3:00 pm to 4:00 pm
Event Location: NSH 1507
Bio: Phillip Isola is a PhD student in Brain & Cognitive Sciences at MIT, under the supervision of Ted Adelson. He studies a mix of human and computer vision.
Abstract: No pixel is an island. It is connected to the rest of the visual visual by a web of similarities, associations, and other relationships. In this talk, I will describe how we can learn some of these relationships and use them to uncover visual organization at two ends of the spectrum: grouping pixels into object segments and parsing image collections into states and transformations. How can a visual system learn to group pixels into objects? We have developed an algorithm that learns to associate visual features by identifying suspicious coincidences in their cooccurrence statistics.
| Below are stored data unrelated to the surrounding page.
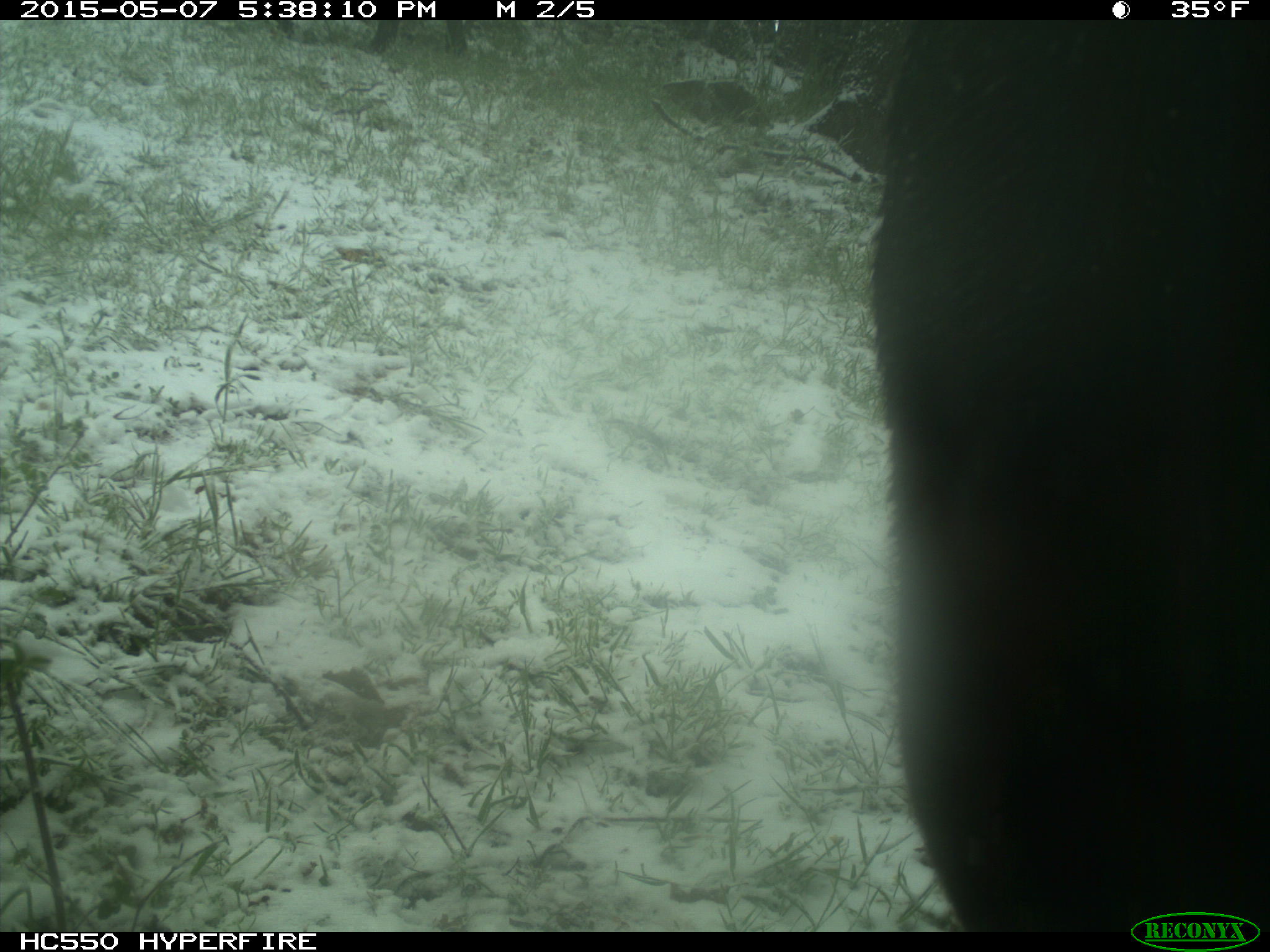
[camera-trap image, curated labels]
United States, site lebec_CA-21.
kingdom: Animalia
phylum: Chordata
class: Mammalia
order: Artiodactyla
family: Bovidae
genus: Bos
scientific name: Bos taurus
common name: domestic cow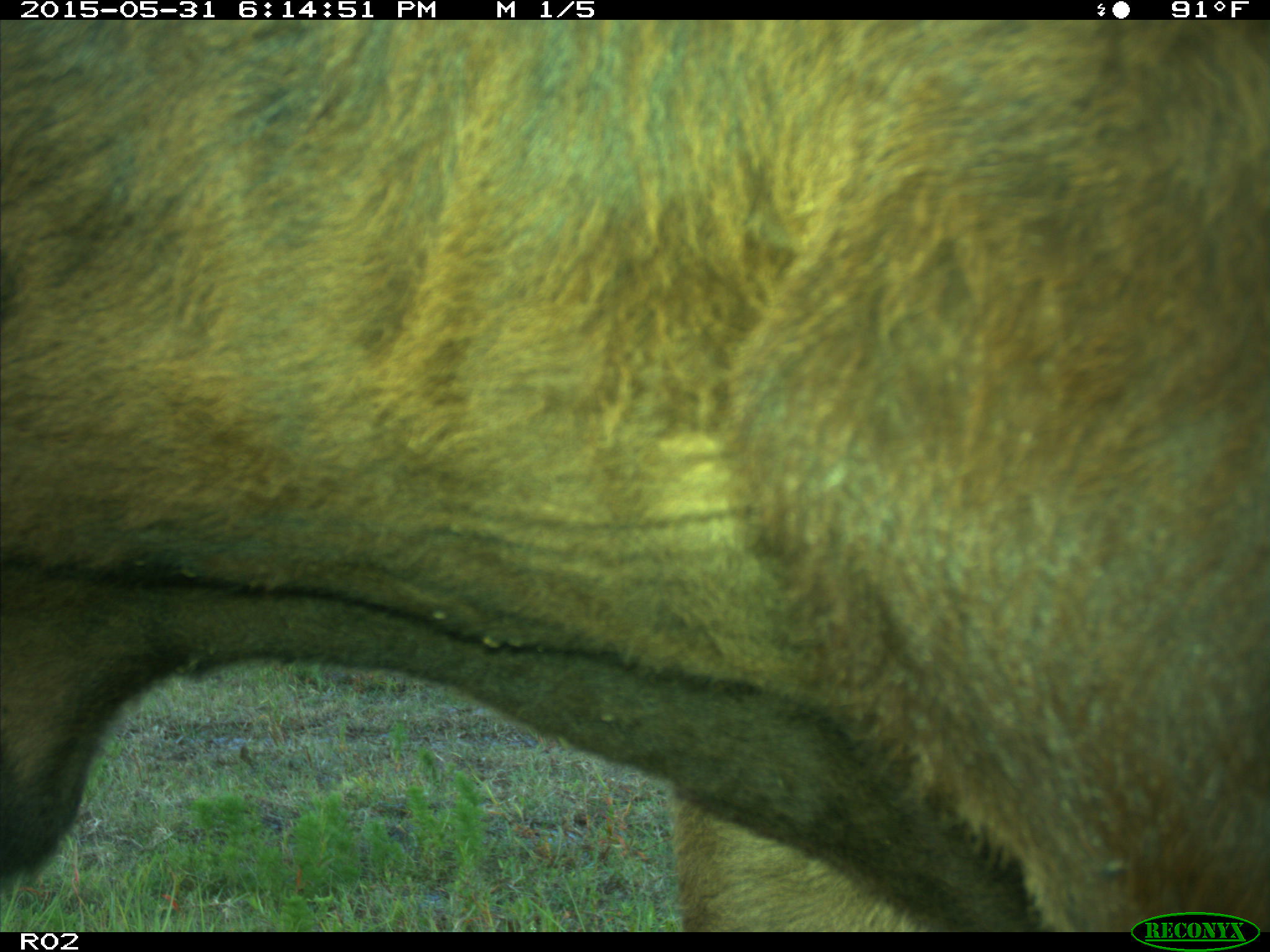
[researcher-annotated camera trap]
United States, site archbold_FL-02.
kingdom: Animalia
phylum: Chordata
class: Mammalia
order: Artiodactyla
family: Bovidae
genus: Bos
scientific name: Bos taurus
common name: domestic cow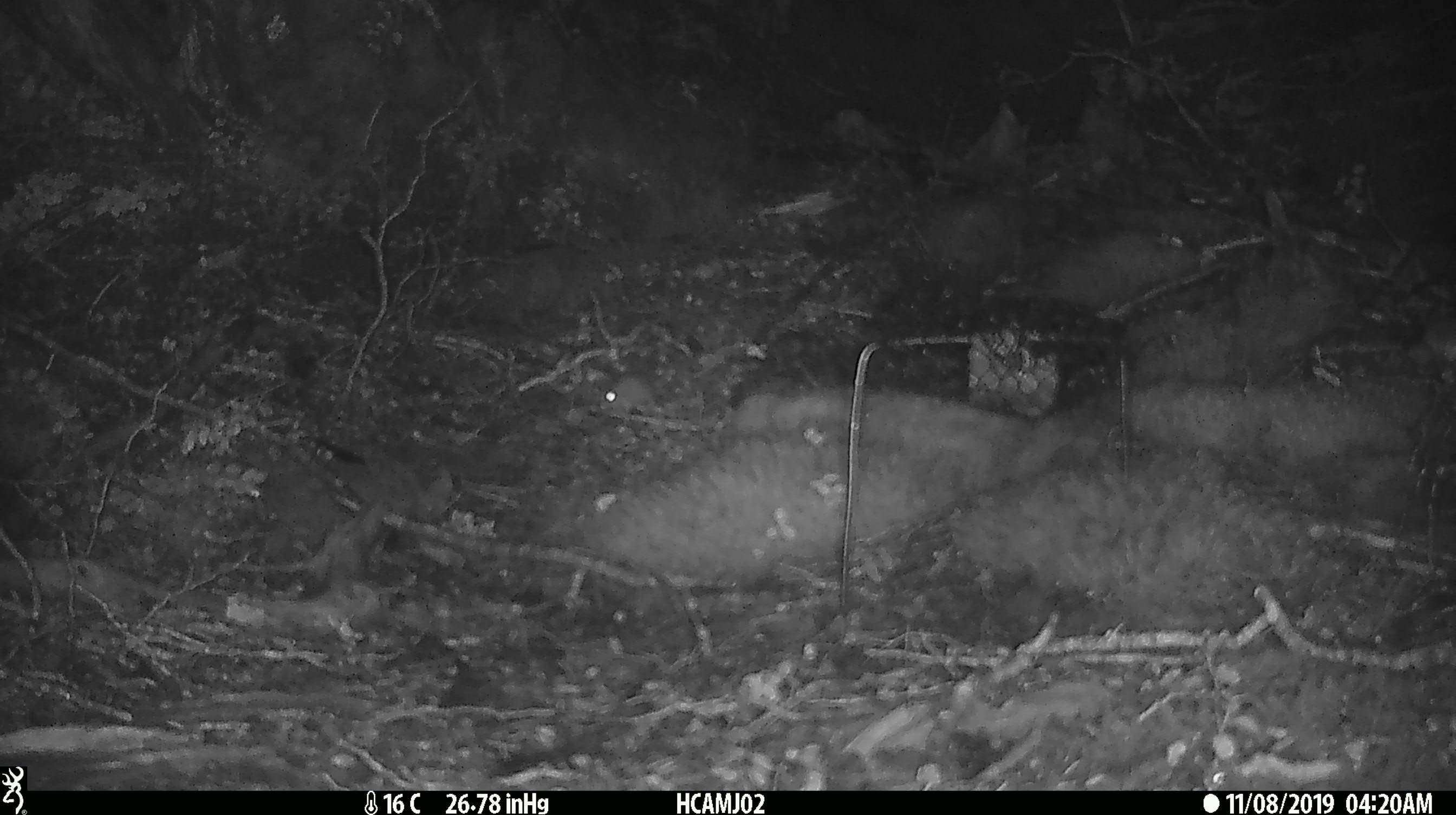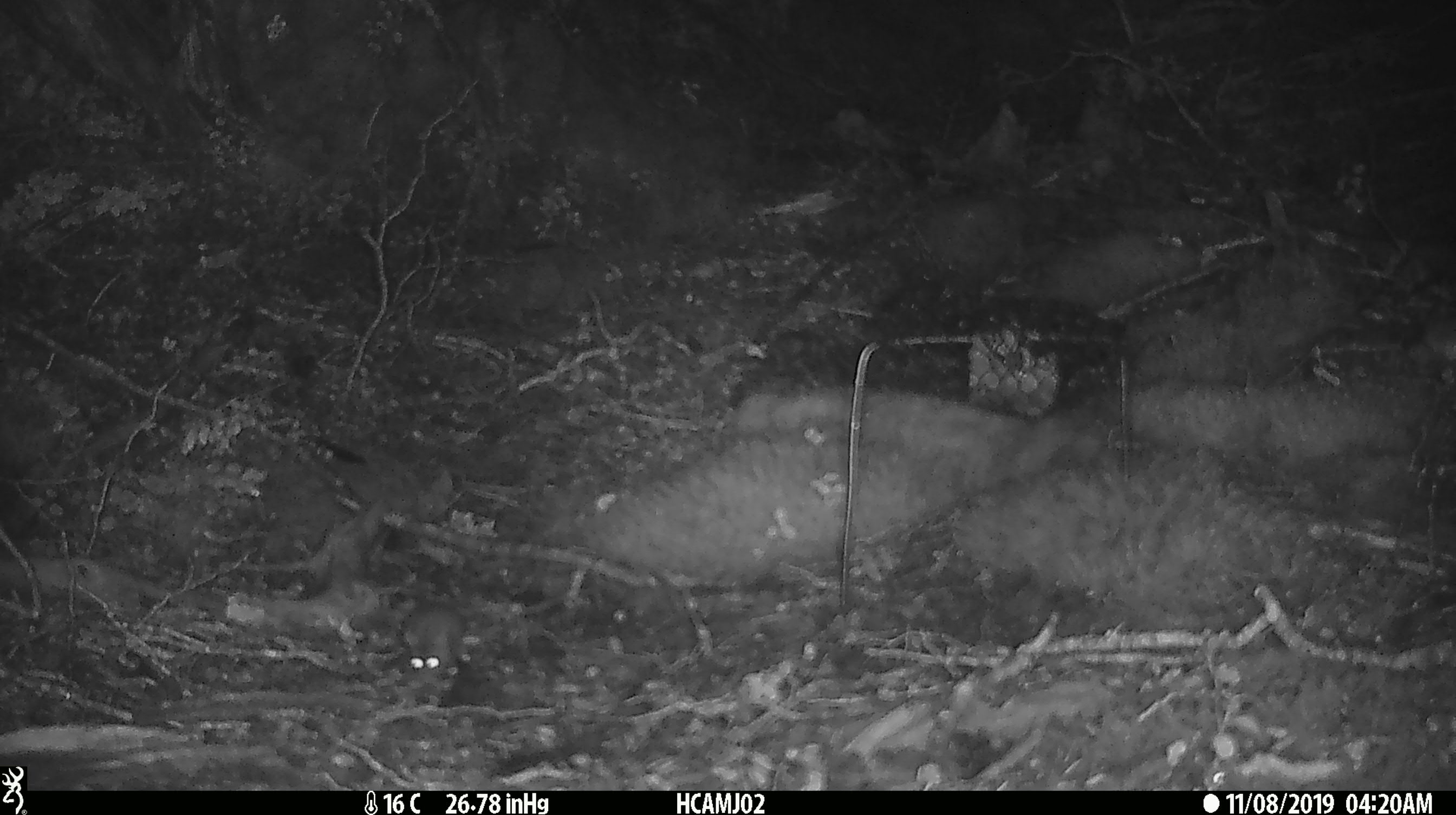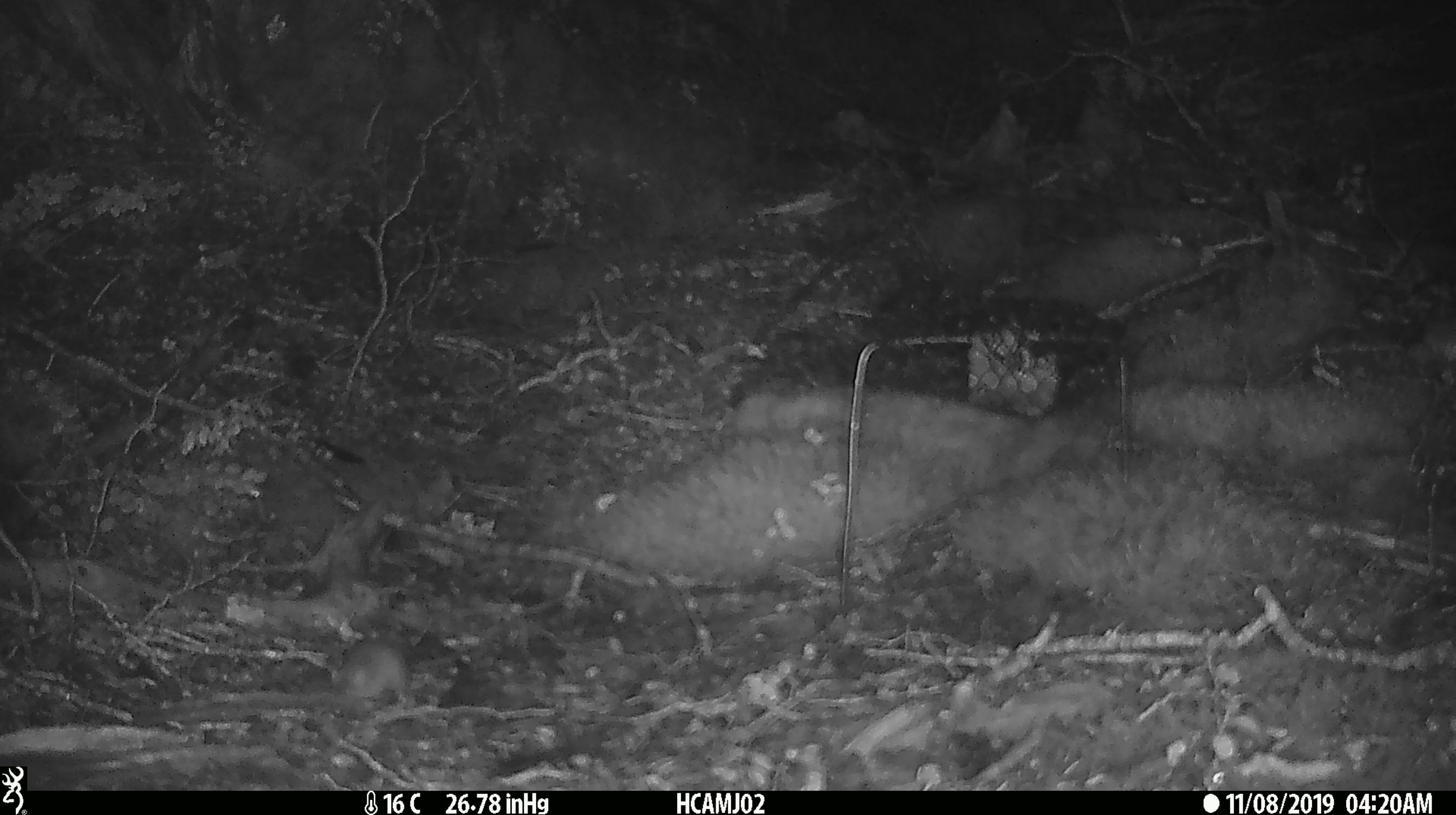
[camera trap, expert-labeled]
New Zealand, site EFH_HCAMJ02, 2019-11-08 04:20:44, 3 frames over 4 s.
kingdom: Animalia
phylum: Chordata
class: Mammalia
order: Rodentia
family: Muridae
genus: Mus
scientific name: Mus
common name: mouse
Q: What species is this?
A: Mouse (Mus).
Consider a zebra. Black-next-to-white occurs suspiciously often, hinting that these colors have a common cause. We can model this suspicion using pointwise mutual information (PMI). If the PMI between two colors is high, then the colors probably belong to the same object. Grouping visual features with high PMI reveals object segments, matching state-of-the-art performance on segmentation and boundary detection. Statistical association is just one of many possible visual relationships. What about the relationship between a ripe and unripe apple? Here the relationship is not just association or similarity, it also has semantics, namely ripening. Natural objects can be related by a wide variety of transformations like this, e.g. bending, folding, aging. I will conclude the talk by describing my ongoing work on understanding this richer class of visual relationships, and how they can be used to organize entire visual collections.